On this day, Britain announces that all travel between Ireland and the United Kingdom is suspended, the result of the Irish government’s refusal to expel Axis-power diplomats within its borders.
In 1922, an independent Irish republic was established after generations of conflict between Ireland and Britain. One of the conditions of that agreement was that Britain would retain control of three naval bases along the Irish coast in order to continue Ireland’s defense. But as war loomed in the late 1930s, Irish Prime Minister Eamon de Valera negotiated an agreement that ended the British occupation of those naval bases; Ireland had declared a pre-emptive state of neutrality in any European war, and the presence of the Royal Navy on independent Irish soil violated that neutrality. De Valera did not want Ireland to become an object of attacks aimed at Britain.
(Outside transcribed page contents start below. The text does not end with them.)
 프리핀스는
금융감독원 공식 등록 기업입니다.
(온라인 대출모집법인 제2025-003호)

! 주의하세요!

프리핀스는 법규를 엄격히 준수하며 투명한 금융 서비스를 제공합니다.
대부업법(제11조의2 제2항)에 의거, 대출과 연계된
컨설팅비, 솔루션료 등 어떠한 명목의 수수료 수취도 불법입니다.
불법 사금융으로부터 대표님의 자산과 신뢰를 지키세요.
De Valera was willing to bargain away Irish neutrality, though, in exchange for Northern Ireland’s being returned to the Irish Republic. The British were not willing to pay that price but did agree to end conscription in Northern Ireland once De Valera denounced conscription–because it forced Irish men to fight in what De Valera believed was an English war–as an “act of aggression.”
Irish neutrality was challenged in 1941, with German air raids against Dublin. It was challenged again in 1942, when the United States landed troops in Northern Ireland, under the understanding that it was under the control of its ally, Britain. De Valera protested. President Franklin D. Roosevelt was stunned at this intransigence and applied pressure to the de Valera government, attempting to change Ireland’s neutrality stance. De Valera did not relent. Finally, when the Irish prime minister refused to expel from Ireland the diplomats of the Axis powers, Britain retaliated by suspending all travel between the Irish Republic and the United Kingdom. Ireland did not flinch and, when the war ended, developed good relations with all the powers involved.